Un concept similaire existe à Chandler, où le Centre Émilie-Gamelin possède depuis 2001 un immeuble de 12 logements pour personnes ayant des problèmes de santé mentale. « Ça n’a pas été facile au début, rapporte Johanne Bécu, directrice du Centre. La rue d’en face, où j’habitais, s’était soulevée contre moi. […] Il a fallu faire beaucoup de représentation, démystifier le projet. »

Depuis, « il n’est jamais rien  arrivé et la communauté nous respecte beaucoup », indique Mme Bécu. « La population ne devrait pas avoir peur, ajoute-t-elle, mais devrait plutôt se sentir sécurisée. Ils sont déjà parmi nous, les malades, et personne ne s’en occupe! »
Une rencontre d’information publique sur le projet se tiendra le jeudi 4 septembre à 19 h 30 à l’Hôtel de ville.

4 commentaires

Marie-Andrée Lacasse a écrit le 11 septembre 2014

Pourquoi autant de résistance ? L'idée de ce projet de logement social bouillonne depuis plusieurs années et visent à offrir un service à une population vulnérable. Les raisons expliquées par le porte parole du quartier semble majoritairement se concentrer sur l'ampleur du projet. Moi je crois qu'il y a plus que ça. La différence ça fait peur et la méconnaissance amène le jugement. Certaines personnes se font leur propre idée de ce qu'est un projet de logement social et pensent que c'est quelque chose de néfaste, de perturbateur pour une petite vie de quartier paisible. Qui n'a pas été un jour dans le besoin? Qui n'a pas vécu une période difficile dans sa vie ? Si l'ont se fit à la description de monsieur Soucy il s'agit de ses gens.

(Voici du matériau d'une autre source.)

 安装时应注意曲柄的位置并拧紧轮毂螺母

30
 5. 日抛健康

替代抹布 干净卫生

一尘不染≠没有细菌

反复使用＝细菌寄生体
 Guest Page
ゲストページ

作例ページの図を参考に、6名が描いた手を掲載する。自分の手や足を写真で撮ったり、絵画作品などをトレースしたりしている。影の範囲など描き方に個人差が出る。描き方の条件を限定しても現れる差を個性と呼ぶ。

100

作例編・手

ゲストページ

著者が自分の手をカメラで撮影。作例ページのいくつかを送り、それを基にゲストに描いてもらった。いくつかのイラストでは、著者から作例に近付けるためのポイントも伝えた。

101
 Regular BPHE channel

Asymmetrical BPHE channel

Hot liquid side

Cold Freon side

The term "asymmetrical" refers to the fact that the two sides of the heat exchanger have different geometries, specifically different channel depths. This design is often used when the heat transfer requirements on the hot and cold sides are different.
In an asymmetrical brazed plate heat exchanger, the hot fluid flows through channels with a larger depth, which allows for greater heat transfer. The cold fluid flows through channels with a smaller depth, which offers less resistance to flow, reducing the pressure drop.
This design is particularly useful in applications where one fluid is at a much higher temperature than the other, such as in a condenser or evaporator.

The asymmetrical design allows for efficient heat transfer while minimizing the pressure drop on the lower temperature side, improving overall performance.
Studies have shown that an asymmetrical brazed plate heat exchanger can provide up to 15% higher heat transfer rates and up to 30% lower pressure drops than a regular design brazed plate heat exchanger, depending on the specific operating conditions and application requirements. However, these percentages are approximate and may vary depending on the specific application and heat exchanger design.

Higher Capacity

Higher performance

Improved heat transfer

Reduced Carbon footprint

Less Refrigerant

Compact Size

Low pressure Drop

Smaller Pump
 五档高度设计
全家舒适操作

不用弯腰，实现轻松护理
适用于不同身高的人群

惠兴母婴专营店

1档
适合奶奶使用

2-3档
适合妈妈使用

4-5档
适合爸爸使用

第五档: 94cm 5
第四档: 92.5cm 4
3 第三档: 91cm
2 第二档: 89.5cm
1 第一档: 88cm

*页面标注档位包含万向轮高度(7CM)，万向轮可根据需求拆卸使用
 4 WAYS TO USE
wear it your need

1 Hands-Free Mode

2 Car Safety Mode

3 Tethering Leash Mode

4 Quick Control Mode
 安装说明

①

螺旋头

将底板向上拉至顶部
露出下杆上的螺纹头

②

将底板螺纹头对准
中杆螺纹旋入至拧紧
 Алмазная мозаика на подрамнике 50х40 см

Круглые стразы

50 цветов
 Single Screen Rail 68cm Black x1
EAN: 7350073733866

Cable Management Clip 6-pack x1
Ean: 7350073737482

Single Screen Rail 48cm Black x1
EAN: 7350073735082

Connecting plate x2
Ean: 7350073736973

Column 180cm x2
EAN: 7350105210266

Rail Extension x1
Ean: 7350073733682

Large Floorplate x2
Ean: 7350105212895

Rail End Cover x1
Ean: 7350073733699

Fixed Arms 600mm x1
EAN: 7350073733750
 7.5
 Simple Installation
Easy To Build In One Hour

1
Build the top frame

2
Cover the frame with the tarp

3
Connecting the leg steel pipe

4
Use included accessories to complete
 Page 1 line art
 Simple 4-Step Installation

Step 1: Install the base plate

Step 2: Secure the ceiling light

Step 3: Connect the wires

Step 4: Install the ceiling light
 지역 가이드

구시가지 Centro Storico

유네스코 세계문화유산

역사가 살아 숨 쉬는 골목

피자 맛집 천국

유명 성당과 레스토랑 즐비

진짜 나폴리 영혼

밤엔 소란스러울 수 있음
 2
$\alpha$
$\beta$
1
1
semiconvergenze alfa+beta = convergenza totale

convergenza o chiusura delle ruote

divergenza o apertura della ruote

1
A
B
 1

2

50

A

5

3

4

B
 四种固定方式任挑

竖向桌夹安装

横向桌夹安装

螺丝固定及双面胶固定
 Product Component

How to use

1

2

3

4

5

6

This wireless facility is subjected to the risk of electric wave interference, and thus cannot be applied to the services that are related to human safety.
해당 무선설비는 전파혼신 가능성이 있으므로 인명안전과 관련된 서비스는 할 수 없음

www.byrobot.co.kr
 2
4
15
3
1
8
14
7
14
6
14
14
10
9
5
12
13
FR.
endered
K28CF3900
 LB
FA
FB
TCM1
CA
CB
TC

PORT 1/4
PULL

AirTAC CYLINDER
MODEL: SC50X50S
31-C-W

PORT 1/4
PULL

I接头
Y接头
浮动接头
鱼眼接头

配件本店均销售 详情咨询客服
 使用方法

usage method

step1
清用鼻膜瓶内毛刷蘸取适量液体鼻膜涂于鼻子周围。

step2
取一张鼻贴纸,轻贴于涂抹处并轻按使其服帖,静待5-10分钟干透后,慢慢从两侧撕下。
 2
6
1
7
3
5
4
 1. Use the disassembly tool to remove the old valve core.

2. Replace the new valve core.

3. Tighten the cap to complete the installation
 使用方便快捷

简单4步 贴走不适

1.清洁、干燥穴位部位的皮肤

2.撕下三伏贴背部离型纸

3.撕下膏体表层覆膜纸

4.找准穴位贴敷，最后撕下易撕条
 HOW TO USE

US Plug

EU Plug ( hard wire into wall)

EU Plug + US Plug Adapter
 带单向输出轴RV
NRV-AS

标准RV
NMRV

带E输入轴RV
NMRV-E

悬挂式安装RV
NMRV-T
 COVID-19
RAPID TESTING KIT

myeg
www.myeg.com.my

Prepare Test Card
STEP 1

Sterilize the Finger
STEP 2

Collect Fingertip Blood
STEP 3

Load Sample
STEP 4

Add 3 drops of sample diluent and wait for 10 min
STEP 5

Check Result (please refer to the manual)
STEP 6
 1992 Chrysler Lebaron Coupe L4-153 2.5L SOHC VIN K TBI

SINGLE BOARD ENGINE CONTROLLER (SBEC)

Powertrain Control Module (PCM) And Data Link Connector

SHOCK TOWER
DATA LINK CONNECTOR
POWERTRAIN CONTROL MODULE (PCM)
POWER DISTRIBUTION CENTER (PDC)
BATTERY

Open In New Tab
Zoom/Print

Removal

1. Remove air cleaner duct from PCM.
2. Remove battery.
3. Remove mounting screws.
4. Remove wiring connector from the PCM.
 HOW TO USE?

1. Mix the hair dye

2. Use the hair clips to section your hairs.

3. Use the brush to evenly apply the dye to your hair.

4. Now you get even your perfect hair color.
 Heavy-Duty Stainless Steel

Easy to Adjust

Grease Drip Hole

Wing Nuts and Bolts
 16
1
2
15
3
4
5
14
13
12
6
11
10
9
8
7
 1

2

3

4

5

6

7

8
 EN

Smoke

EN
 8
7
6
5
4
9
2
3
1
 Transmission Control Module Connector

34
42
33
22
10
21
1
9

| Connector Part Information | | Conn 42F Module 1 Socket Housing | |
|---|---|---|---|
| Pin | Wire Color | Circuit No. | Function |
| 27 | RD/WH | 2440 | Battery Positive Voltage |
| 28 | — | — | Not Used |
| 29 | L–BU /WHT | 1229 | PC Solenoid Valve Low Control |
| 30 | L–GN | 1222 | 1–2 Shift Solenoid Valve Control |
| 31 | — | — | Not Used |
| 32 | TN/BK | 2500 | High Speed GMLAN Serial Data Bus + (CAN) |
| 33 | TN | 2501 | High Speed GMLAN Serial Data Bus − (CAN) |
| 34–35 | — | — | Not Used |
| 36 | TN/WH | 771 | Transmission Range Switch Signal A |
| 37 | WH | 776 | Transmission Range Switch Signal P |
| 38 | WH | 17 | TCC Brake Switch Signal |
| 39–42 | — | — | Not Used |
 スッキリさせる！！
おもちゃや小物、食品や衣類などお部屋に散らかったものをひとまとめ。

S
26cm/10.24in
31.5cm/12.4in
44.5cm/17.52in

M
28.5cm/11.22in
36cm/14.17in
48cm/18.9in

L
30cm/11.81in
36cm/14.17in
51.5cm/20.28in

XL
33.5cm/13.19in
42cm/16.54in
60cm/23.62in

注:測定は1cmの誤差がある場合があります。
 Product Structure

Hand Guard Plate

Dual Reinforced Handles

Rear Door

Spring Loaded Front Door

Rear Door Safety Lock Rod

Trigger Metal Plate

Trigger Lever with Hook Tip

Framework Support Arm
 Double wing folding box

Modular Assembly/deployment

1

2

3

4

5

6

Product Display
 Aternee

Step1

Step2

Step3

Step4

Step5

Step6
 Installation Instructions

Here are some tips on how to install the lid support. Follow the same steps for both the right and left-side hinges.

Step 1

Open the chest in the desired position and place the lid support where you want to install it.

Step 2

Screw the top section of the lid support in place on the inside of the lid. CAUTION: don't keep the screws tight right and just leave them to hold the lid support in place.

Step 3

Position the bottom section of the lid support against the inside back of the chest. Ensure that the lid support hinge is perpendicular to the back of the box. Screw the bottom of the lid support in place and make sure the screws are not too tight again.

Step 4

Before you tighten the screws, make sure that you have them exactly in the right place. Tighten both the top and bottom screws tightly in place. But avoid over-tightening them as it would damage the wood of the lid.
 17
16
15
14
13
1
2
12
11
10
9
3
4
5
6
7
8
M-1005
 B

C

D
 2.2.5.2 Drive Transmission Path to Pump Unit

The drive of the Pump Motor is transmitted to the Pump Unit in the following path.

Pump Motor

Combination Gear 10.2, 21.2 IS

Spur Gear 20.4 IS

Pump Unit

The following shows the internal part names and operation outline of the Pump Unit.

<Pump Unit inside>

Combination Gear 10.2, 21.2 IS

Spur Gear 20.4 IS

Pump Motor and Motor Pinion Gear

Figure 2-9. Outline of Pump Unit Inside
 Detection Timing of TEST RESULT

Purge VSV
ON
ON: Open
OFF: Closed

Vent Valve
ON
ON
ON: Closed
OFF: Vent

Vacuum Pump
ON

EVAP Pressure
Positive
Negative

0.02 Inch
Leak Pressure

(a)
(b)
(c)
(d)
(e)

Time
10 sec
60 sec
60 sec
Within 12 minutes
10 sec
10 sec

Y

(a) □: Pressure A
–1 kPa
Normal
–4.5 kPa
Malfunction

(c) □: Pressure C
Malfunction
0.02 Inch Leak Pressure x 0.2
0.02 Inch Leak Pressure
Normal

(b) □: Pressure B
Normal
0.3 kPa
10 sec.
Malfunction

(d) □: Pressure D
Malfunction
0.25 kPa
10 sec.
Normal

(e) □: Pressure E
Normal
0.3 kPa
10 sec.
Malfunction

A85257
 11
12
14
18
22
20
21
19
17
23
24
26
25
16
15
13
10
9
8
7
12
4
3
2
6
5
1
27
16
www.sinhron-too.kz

Pourquoi ignorer les problématiques et s'opposer à l'établissement de ce projet porteur d'espoir ?

gilles lamy a écrit le 1 septembre 2014

Vous avez absolument raison Mme Blais ,moi j`ai travaillé toute ma vie au chemin de fer et je n`ai jamais vu une idiotie comme celle de mettre de l`eau salée sur la voie ferrée pour tué la végétation,et après des avertissements du ministère des transport et du directeur d`exploitation de la société de chemin de fer et de la firme activa de ne pas utilisé ce produit ,nos chers élus soit certain maires et mairesse du temps ont pris la stupide décision de mettre de l`eau salée sur la voie et ainsi corrodé tout les fils des passages a niveau entre matapédia et new-carlisle et de donné une bonne raison a via rail d`interrompre son service en gaspésie.Merci cher élus soi-disant administrateursou administratrice qui ne connaissent rien dans plusieurs dossiers mais ne veulent pas perdre leur autorité et prestige du pouvoir en privant tous les gaspésiens d`un service essentiel

Johanne Blais a écrit le 31 août 2014

Sans préjudices.... Que ce soit pour le pétrole, que ce soit pour un nouveau Centre d'Achats, que ce soit pour enlever le M du McDonald ou pour toutes autres raisons aussi farfelues les une que les autres il y aura toujours des gens contre et des gens pour ! Si la Gaspésie est rendu là où elle est : je m'explique : plus de train, bientôt plus d'autocar Orléans Express c'est bien évidemment la faute des élus qui se mettent la tête dans le sable et qui veulent que la Gaspésie soit isolée des grands centres ..... Pourquoi il n'y a pas de nouveaux logements justement pour tout le monde, car ici à Gaspé il en manque....

Gaston Langlais a écrit le 30 août 2014

Bonjour, Un peu comme au Moyen-Âge, les gens plus démunis et en particulier sur le plan intellectuel sont classés comme des personnes humaines de seconde classe. Pourquoi ne pas les loger dans le parc industriel alors? Ceux et celles qui s'affichent contre le projet en cause profitent-ils et profitent-elles de leur rôle de consommateur parce qu'ils sont aussi des agents économiques comme nous? Gaston Laanglais - Gaspé.